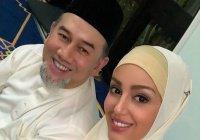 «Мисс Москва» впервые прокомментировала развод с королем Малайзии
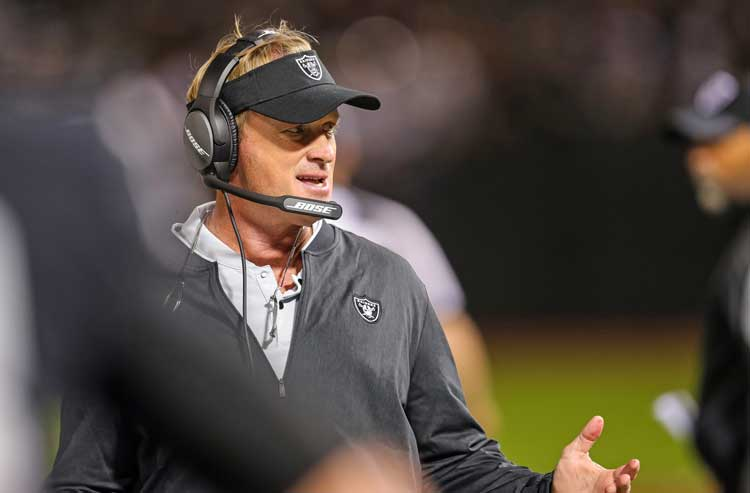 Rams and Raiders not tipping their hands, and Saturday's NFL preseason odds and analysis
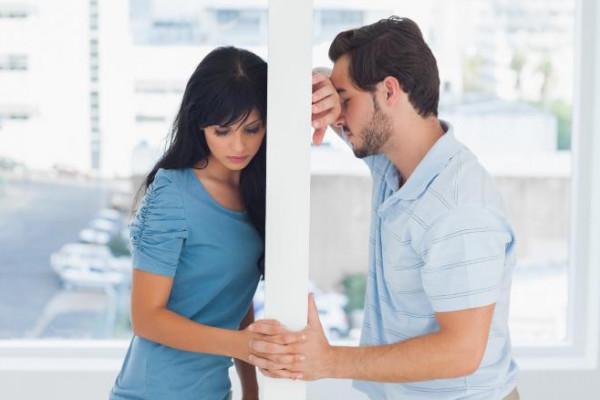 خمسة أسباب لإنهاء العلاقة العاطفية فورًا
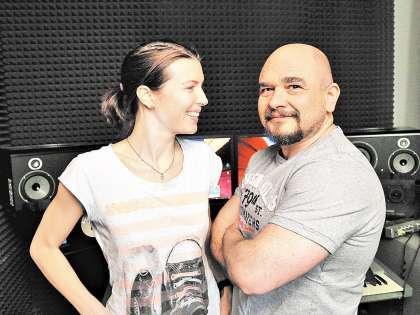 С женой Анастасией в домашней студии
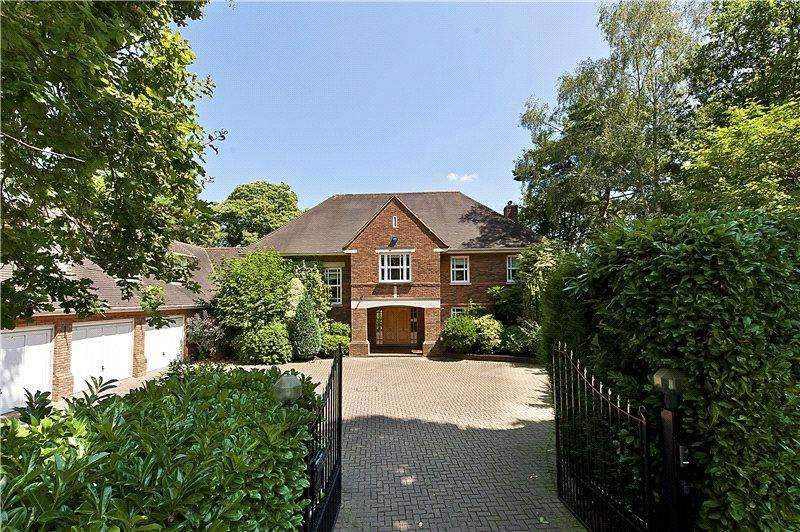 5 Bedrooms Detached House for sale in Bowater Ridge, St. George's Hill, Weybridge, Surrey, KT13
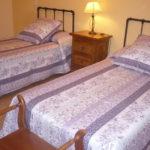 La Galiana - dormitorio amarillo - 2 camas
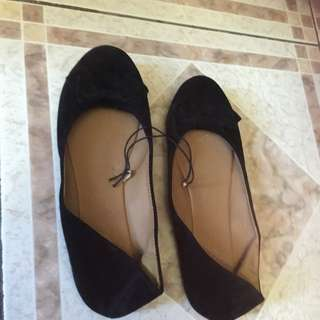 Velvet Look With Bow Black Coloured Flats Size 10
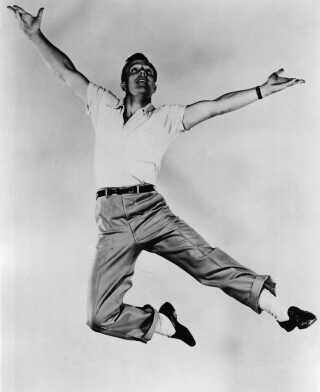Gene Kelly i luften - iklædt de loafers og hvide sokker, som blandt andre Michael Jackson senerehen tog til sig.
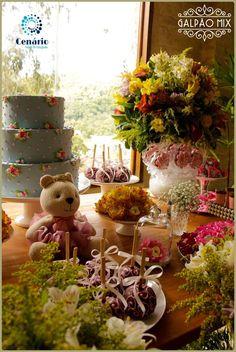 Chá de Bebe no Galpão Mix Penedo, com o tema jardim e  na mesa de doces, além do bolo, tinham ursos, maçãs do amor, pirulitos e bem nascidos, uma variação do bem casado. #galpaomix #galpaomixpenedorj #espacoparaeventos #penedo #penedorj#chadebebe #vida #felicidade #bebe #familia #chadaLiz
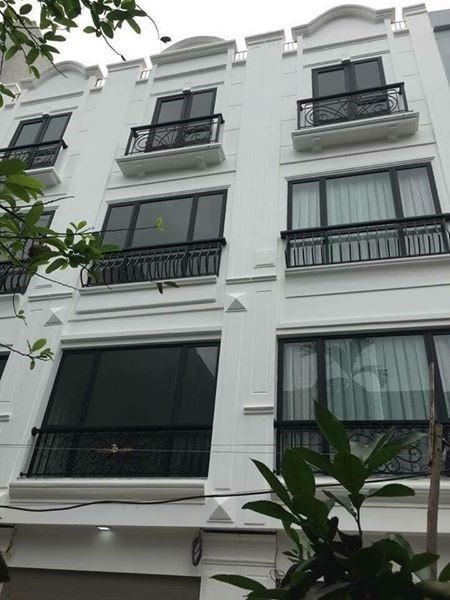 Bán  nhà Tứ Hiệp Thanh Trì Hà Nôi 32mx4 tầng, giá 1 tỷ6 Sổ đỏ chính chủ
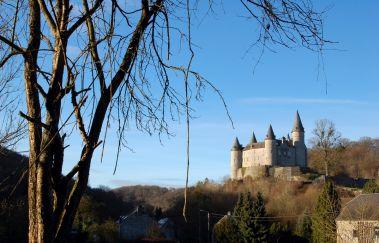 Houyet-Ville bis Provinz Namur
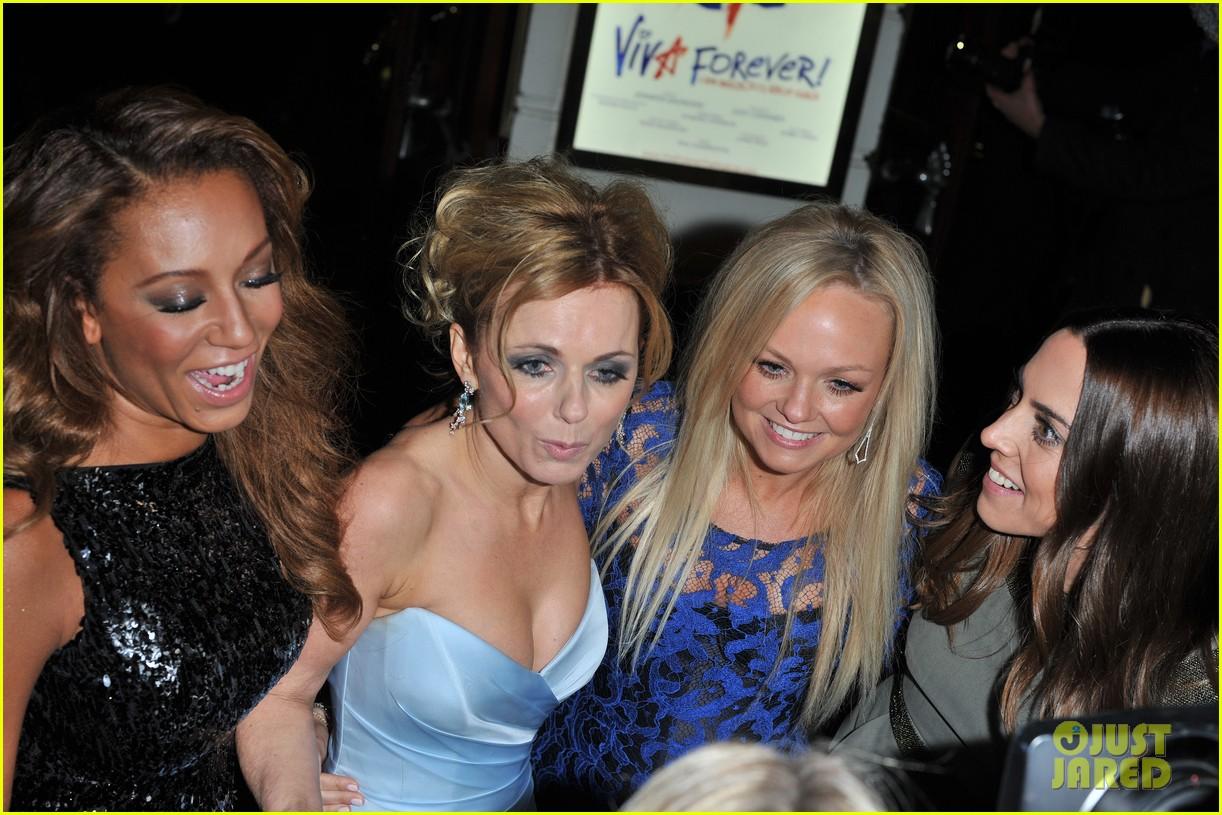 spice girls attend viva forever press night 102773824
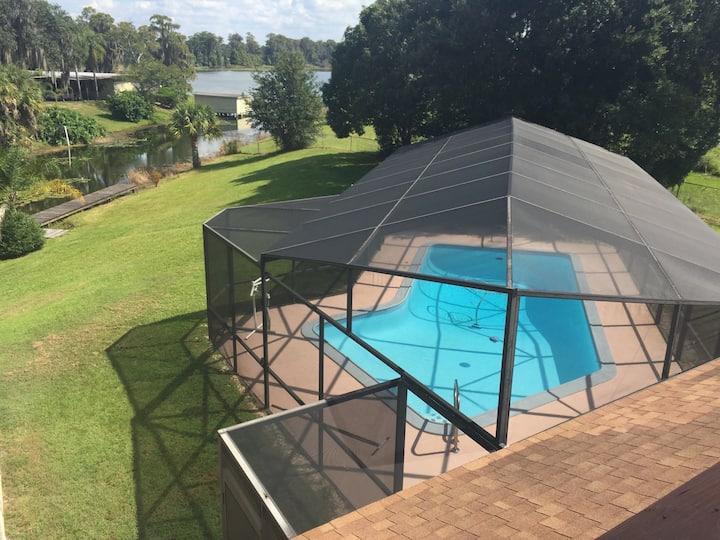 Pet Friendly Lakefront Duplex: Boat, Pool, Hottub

######

**Work required**
Only an exact copy is wanted: the lines from the opening of the material through the line that has "5 Bedrooms Detached", minus any pictures.

**Response below**
 «Мисс Москва» впервые прокомментировала развод с королем Малайзии
 Rams and Raiders not tipping their hands, and Saturday's NFL preseason odds and analysis
 خمسة أسباب لإنهاء العلاقة العاطفية فورًا
 С женой Анастасией в домашней студии
 5 Bedrooms Detached House for sale in Bowater Ridge, St. George's Hill, Weybridge, Surrey, KT13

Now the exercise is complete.